Crypto APIs and JVM byte types

lvh

2016-07-11 14:00

In a previous post, I talked about crypto API tradeoffs. In this post, I'll go into a specific API design case in caesium, my cryptographic library for Clojure, a language that runs on the Java Virtual Machine.

JVM byte types

The JVM has several standard byte types. For one-shot cryptographic APIs, the two most relevant ones are byte arrays (also known as byte[]) and java.nio.ByteBuffer. Unfortunately, they have different pros and cons, so there is no unambiguously superior choice.

ByteBuffer can produce slices of byte arrays and other byte buffers with zero-copy semantics. This makes a useful tool when want to place an encrypted message in a pre-allocated binary format. One example of this is my experimental NMR suite. Another use case is generating more than one key out of a single call to a key derivation function. The call produces one (long) output, and ByteBuffer lets you slice it into different keys.

Byte arrays are easily serializable, but ByteBuffer is not. Even if you teach your serialization library about ByteBuffer, this usually results in extra copying during serialization.

Byte arrays are constant length, and that length is stored with the array, so it's cheap to access. Figuring out how much to read from a ByteBuffer requires a (trivial) amount of math by calling remaining. This is because the ByteBuffer is a view, and it can be looking at a different part of the underlying memory at different times. For a byte array, this is all fixed: a byte array's starting and stopping points remain constant. Computing the remaining length of a ByteBuffer may not always be constant time, although it probably is. Even if it isn't, it's probably not in a way that is relevant to the security of the scheme (in caesium, only cryptographic hashes, detached signatures and detached MACs don't publicly specify the message length).

ByteBuffer has a public API for allocating direct buffers. This means they are not managed by the JVM. Therefore they won't be copied around by the garbage collector, and memory pinning is free. "Memory pinning" means that you notify the JVM that some external C code is using this object, so it should not be moved around or garbage collected until that code is done using that buffer. You can't pass "regular" (non-direct) buffers to C code. When you do that, the buffer is first copied under the hood. Directly allocated buffers let you securely manage the entire lifecycle of the buffer. For example, they can be securely zeroed out after use. Directly allocated ByteBuffer instances might have underlying arrays; this is explicitly unspecified. Therefore, going back to an array might be zero-copy. In my experiments, these byte buffers never have underlying arrays, so copying is always required. I have not yet done further research to determine if this generally the case. In addition to ByteBuffer, thesun.misc.Unsafe class does have options for allocating memory directly, but it's pretty clear that use of that class is strongly discouraged. Outside of the JDK, the Pointer API in jnr-ffi works identically to ByteBuffer.

Design decisions

As a brief recap from my previous post, it's important that we design an API that makes common things easy and hard things possible while remaining secure and performant. For the cryptographic APIs in caesium, there are a number of variables to consider:

Are the return types and arguments ByteBuffer instances, byte arrays ([B), Pointer instances, or something else?

# Given entries
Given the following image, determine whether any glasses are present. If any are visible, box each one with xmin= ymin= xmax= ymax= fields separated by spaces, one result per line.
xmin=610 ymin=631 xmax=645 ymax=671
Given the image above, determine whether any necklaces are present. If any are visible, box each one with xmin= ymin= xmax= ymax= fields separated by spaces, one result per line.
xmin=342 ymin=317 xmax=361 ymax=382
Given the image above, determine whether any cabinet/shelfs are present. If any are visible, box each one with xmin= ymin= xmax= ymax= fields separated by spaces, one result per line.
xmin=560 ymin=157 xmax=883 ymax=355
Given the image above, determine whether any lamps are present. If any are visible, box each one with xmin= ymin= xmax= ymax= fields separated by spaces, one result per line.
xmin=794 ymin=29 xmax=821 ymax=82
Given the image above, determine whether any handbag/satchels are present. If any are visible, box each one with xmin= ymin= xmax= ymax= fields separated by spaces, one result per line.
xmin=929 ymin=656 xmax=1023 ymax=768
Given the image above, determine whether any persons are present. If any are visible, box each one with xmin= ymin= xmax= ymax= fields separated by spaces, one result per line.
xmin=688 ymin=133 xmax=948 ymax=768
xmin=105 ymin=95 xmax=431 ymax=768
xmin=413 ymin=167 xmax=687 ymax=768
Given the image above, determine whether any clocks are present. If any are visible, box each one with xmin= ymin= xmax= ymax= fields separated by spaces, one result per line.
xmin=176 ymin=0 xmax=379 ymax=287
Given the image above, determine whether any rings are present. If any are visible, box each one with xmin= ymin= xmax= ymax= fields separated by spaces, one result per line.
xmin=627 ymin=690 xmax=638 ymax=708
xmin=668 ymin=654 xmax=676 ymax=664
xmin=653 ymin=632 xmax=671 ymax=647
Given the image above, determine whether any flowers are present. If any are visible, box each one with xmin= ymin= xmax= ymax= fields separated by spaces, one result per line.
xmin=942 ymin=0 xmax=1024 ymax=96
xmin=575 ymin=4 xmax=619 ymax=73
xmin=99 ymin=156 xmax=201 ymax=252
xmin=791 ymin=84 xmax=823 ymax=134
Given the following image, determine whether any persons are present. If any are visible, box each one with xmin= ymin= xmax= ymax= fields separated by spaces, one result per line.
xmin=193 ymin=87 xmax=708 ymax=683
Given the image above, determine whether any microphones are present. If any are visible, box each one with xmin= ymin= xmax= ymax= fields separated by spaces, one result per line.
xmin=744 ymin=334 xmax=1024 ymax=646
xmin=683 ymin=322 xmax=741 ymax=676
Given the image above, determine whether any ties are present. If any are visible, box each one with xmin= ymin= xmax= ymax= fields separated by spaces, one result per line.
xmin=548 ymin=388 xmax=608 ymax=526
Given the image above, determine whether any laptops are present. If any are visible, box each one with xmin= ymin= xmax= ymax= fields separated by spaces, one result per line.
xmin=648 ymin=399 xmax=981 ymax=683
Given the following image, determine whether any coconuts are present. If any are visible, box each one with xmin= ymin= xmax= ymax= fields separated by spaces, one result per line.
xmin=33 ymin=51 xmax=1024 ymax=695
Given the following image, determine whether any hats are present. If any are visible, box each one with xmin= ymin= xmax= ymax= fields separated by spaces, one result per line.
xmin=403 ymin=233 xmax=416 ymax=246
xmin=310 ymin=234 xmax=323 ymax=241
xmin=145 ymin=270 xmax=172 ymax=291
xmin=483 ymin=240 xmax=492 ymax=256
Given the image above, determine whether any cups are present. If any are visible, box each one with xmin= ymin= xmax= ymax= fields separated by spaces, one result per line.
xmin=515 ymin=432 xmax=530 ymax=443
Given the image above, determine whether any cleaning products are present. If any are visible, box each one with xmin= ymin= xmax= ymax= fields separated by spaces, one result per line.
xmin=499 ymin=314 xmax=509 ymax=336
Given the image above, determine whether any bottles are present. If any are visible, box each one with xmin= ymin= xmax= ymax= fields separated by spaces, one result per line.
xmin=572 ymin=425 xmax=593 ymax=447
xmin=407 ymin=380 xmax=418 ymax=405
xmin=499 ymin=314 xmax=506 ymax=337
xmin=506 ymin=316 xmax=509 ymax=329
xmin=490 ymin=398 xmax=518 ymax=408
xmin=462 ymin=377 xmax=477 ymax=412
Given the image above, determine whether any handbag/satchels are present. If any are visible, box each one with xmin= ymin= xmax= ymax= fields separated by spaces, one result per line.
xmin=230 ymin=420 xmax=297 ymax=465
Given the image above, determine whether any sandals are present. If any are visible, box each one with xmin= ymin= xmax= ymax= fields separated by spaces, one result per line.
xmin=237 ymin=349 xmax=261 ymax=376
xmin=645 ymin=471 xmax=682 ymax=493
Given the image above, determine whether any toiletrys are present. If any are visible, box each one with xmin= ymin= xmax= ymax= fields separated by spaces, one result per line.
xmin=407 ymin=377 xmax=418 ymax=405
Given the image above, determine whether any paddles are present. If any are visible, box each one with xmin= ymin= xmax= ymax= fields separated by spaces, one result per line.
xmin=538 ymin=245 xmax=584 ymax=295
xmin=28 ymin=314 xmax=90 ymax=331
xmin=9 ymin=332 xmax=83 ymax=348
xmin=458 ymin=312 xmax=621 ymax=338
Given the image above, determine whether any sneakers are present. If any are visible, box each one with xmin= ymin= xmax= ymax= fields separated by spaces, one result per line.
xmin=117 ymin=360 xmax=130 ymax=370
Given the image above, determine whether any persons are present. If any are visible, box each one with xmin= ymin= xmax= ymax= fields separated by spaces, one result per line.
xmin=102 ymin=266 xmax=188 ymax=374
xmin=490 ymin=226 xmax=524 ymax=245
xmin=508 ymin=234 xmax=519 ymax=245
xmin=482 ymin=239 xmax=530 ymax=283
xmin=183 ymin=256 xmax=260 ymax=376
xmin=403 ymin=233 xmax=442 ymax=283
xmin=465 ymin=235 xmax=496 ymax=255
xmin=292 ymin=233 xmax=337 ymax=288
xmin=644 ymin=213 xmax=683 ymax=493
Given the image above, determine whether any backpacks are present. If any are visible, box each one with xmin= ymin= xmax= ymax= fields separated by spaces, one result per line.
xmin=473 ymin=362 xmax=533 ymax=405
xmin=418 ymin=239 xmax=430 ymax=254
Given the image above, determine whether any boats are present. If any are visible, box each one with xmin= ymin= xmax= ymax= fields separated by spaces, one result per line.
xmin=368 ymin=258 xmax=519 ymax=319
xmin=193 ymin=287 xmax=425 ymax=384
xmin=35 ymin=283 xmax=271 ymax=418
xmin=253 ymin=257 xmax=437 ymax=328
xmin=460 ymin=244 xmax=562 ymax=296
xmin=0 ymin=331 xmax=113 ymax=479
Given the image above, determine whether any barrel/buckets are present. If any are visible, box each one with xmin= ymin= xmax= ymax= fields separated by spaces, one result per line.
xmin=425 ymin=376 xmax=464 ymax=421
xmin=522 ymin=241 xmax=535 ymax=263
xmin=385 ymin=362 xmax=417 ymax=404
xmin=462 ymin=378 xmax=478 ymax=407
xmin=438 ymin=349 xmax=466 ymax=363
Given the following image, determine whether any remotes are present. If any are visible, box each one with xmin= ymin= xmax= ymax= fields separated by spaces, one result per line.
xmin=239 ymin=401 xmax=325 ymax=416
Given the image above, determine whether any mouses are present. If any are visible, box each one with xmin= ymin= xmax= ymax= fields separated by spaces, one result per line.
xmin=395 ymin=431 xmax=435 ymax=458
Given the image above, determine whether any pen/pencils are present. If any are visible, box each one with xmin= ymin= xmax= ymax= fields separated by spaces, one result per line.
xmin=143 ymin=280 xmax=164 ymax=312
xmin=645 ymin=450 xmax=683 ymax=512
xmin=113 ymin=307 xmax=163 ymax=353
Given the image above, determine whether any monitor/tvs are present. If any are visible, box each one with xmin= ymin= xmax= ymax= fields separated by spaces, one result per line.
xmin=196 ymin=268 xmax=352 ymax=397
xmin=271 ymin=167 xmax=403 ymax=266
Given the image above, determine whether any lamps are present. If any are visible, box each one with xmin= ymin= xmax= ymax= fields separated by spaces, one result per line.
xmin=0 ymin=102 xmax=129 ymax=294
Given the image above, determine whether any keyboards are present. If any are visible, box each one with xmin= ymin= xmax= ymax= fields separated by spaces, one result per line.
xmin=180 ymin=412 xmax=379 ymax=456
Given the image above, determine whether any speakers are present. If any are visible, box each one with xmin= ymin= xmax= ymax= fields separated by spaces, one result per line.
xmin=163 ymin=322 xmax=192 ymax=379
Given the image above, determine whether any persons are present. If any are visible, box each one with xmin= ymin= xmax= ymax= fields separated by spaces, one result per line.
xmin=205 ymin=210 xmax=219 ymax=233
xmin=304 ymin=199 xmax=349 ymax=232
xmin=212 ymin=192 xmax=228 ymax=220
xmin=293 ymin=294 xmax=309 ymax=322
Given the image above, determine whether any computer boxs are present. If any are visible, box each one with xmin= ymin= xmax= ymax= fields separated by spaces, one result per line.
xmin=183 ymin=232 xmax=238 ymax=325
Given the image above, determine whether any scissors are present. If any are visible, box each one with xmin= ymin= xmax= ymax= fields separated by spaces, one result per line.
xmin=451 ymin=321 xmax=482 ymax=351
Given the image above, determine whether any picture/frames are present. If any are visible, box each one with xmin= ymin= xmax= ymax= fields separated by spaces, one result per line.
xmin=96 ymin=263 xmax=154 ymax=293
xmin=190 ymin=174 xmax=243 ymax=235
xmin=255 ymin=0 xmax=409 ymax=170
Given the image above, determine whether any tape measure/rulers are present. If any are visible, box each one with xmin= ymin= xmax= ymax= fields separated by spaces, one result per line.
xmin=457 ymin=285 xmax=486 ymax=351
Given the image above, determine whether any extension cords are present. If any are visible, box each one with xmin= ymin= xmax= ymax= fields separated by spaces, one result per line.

# Given exercise
In the post on JVM byte types, please rewrite the paragraph beginning "Byte arrays are constant length" as a short bulleted list that keeps its main facts. The material above comes from a separate source and has no connection to the post on JVM byte types.

# Output below
- A byte array has a fixed length that is stored with it, so the length is cheap to access. Its start and end points never change.
- A ByteBuffer is a view that can point at different parts of the underlying memory at different times. Finding how much to read takes a trivial calculation with remaining.
- Computing a ByteBuffer's remaining length may not always be constant time, though it probably is.
- Even if it isn't, this likely doesn't affect security. In caesium, only cryptographic hashes, detached signatures and detached MACs don't publicly specify the message length.